L’intera navata è leggibile anche in riferimento alle storie della famiglia Arese, con particolare riferimento al dramma della morte di Giulio II Arese. Bartolomeo III Arese, è infatti identificato come figura maschile per eccellenza e tradotto nei personaggi di Abramo, Elia e Giacobbe, tutti messi alla prova dal volere di Dio in drammatiche circostanze. Le donne rappresentano, invece, la moglie Lucrezia (in veste di Giuditta), simbolo di castità; la figlia Margherita (Agar), esclusa dalla successione cesanese; e la figlia Giulia (Giaele), che scongiurerà l’estinzione della casata. Questo tema della lotta, dell’ambizione e della relativa punizione divina e del soccorso nei momenti più difficili, prosegue anche nella tribuna, dove viene dipinto “Gesù nell’orto del Getsemani” e un monocromo raffigurante “L’incontro di Gesù con Veronica”, durante la salita al Calvario. Di più difficile identificazione l’elegante giovinetto dipinto sulla parete destra, affrescato mentre entra da una finta porta con in mano una face: troppo giovane per poter essere Giulio II Arese, è stato dalla critica identificato in Carlo IV Borromeo Arese, nato nel 1657, incarnazione delle promesse divine di prosecuzione della stirpe dopo l’interruzione paventata dalla morte di Giulio II.

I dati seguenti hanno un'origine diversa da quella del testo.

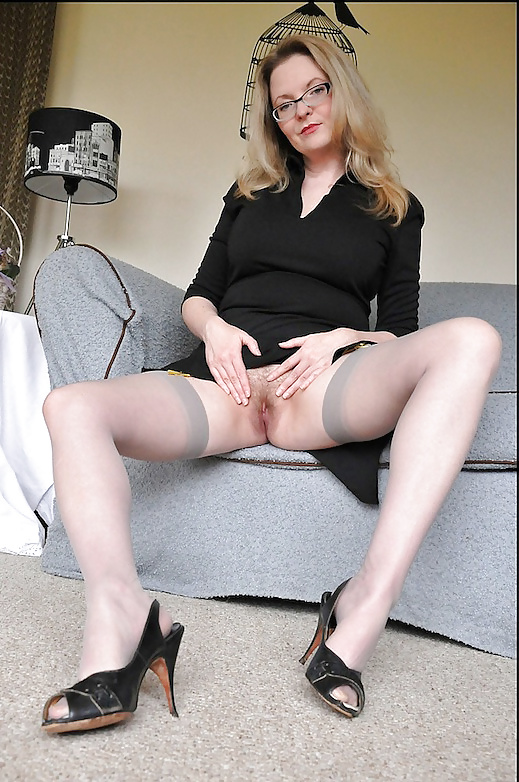 Trixie Glasses Grey Stockings Blonde Hairy Muff Mature Pornvibe 1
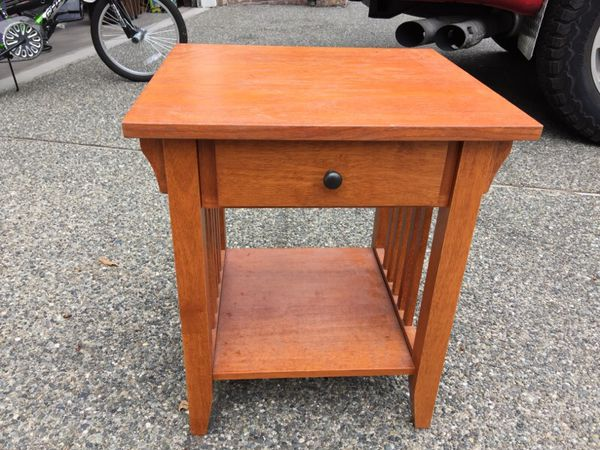 Mission style end table furniture in auburn wa offerup for Furniture auburn wa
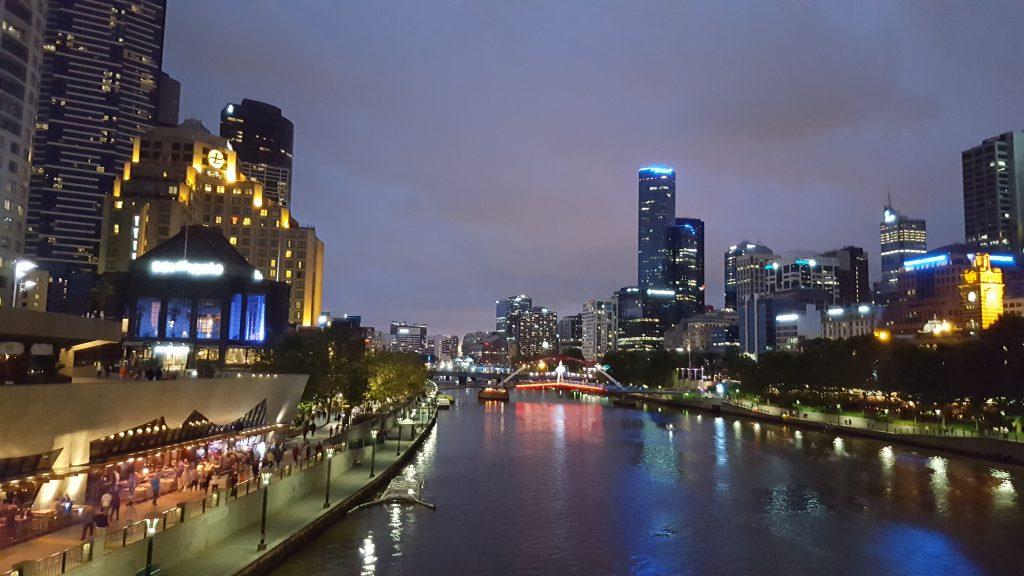 7. Ponoči se odpirajo lepi pogledi na moderni del mesta ob reki Yarri.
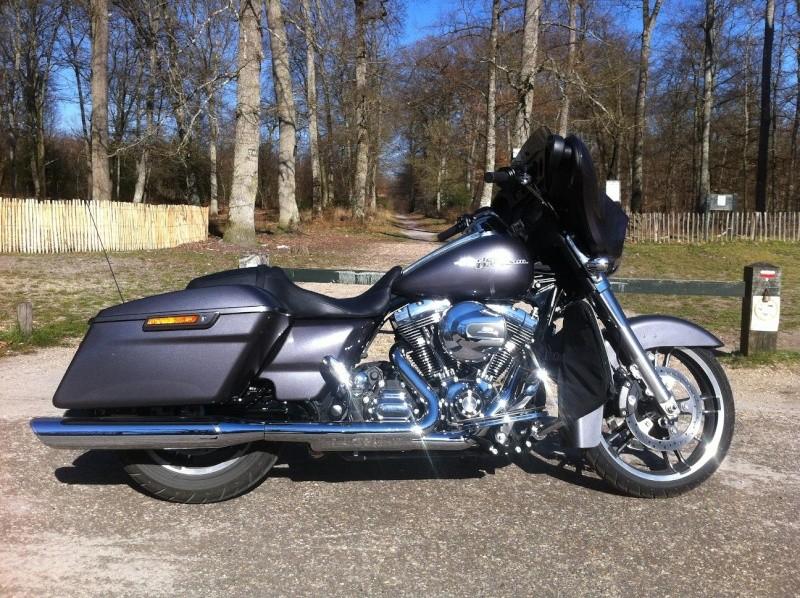 combien de STREET GLIDE  sur le forum Passion-Harley - Page 5 Img_2211
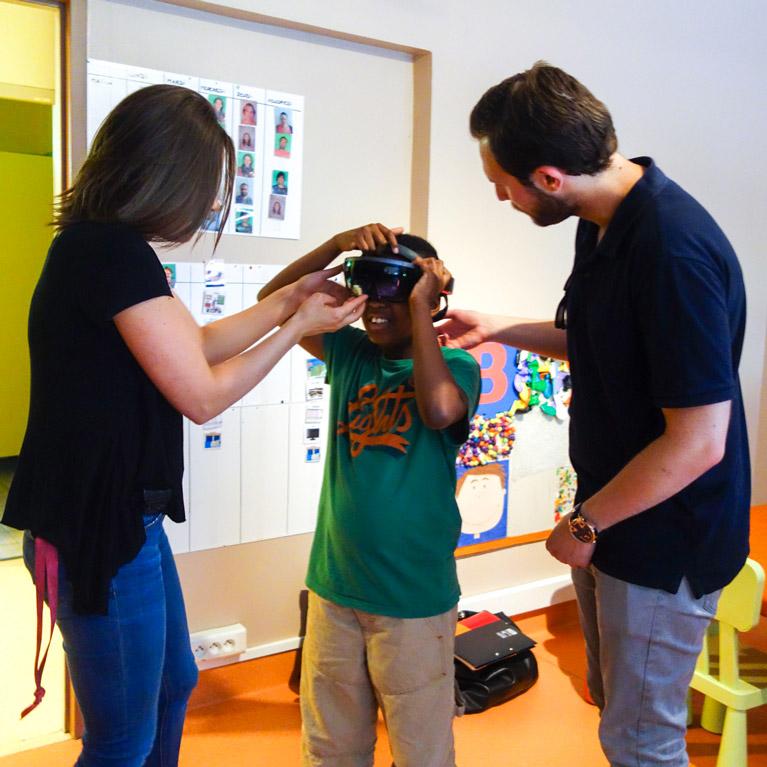actimage adulte aidant enfant autiste avec HoloLens Microsoft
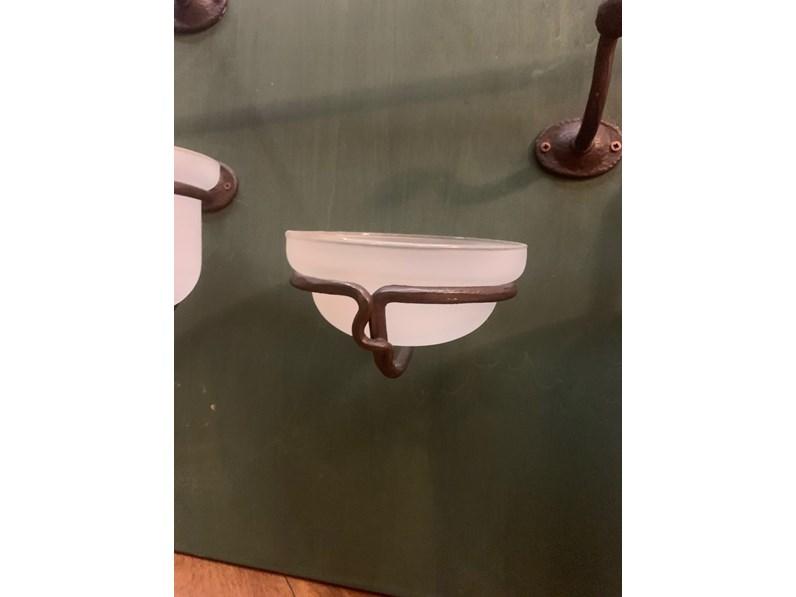 Accessori In Ferro Battuto Per Bagno.Mobile Per Il Bagno Artigianale Set Accessori Bagno In Ferro Battuto A Prezzi Outlet
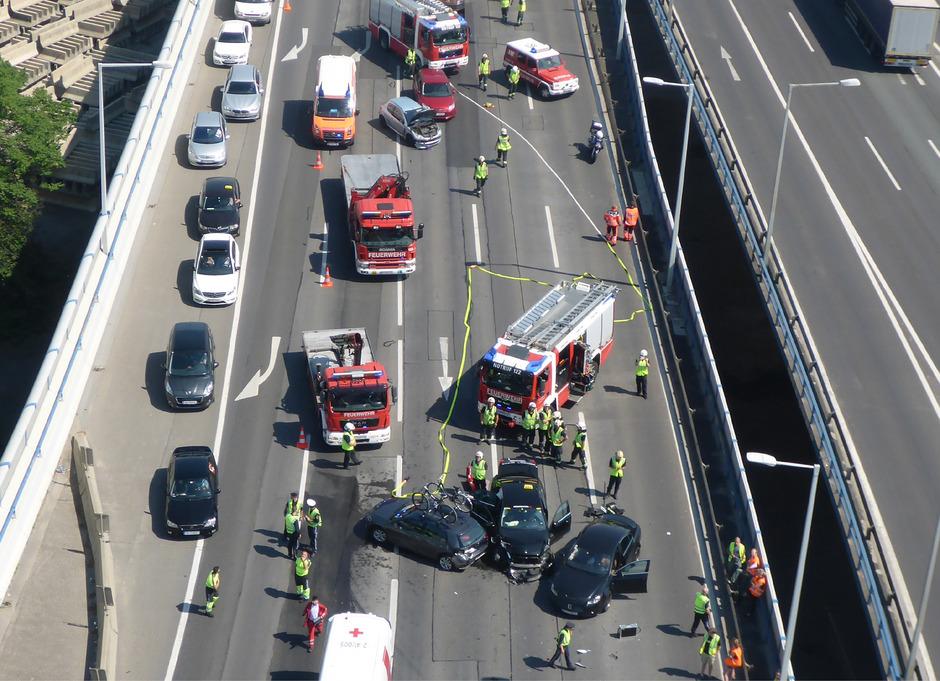 Bei dem Unfall wurden sechs Personen verletzt.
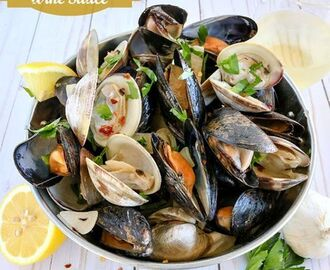 Clams & Mussels in Garlic Butter Wine Sauce | Karyl's Kulinary Krusade | Recipe | Mussels recipe, Clam recipes, Seafood recipes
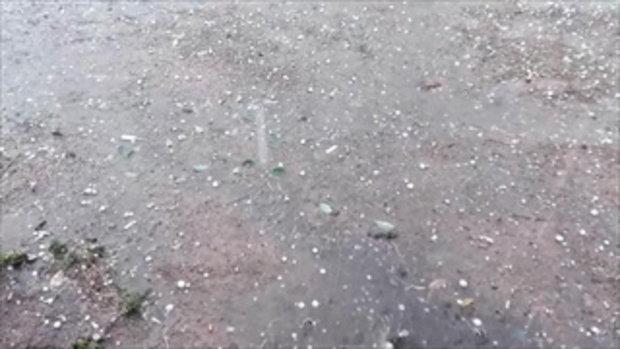 พายุฝนลูกเห็บถล่มเมืองนาแก 2 ครั้งติดต่อกัน ทำบ้านพังกว่า 50 หลัง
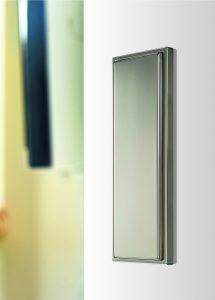 Der Großflächentaster sorgt für barrierefreies Öffnen von Türen. Alternativ kann er aber auch zum Schalten von Licht benutzt werden. (Bild: Albrecht Jung GmbH & Co. KG)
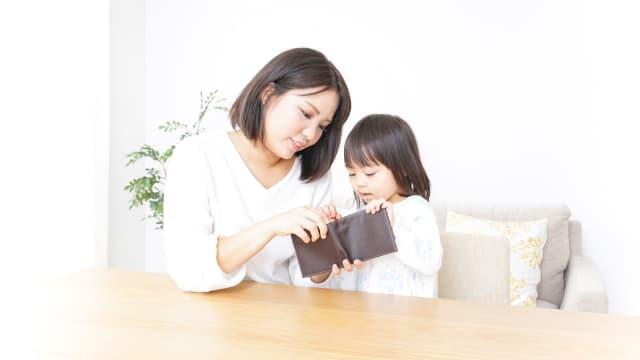 Cara Hadapi Anak yang Terus Menerus Minta Uang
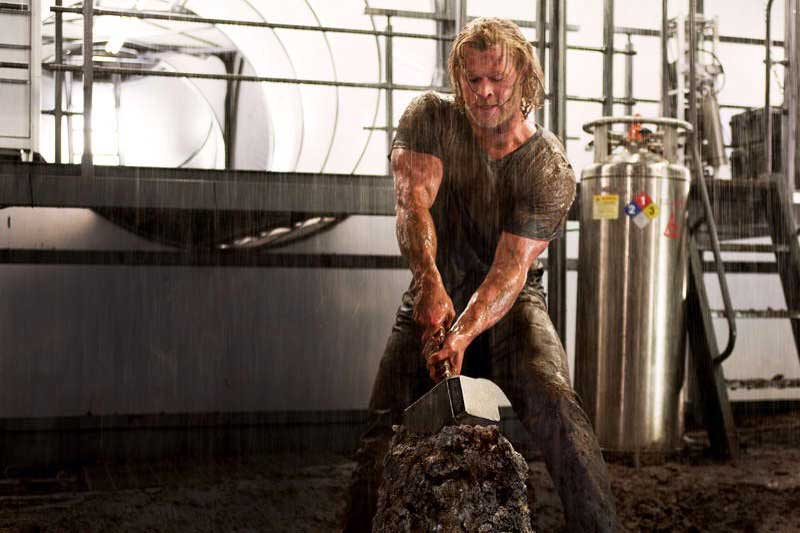 Chris Hemsworth Thor Workout Routine & Diet Plan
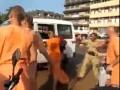 Жесткая драка кришнаитов с индусами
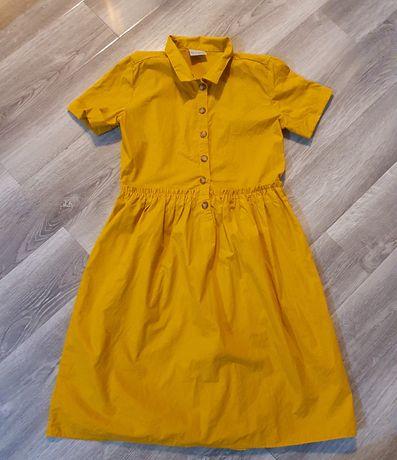 De vânzare rochie pentru fetițe.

La cappella fu ufficialmente consacrata nel 1677, anche se è probabile che la realizzazione degli affreschi risalga a qualche anno prima, intorno alla seconda metà degli anni Sessanta del XVII secolo. La critica, infatti, attribuisce il complesso pittorico a più mani, con la predominanza del pittore Antonio Busca (1625-1686), che avrebbe eseguito le opere qui commissionategli impiegando numerosi allievi, fra cui Federico Bizzozero e Giuseppe Zanatta. Le quadrature architettoniche spetterebbero, invece, alla squadra costituita da Giovanni Ghisolfi (1623-1683) e dagli esponenti della celebre famiglia di quadraturisti lombardi dei Mariani, attivi in altre sale del piano nobile del palazzo.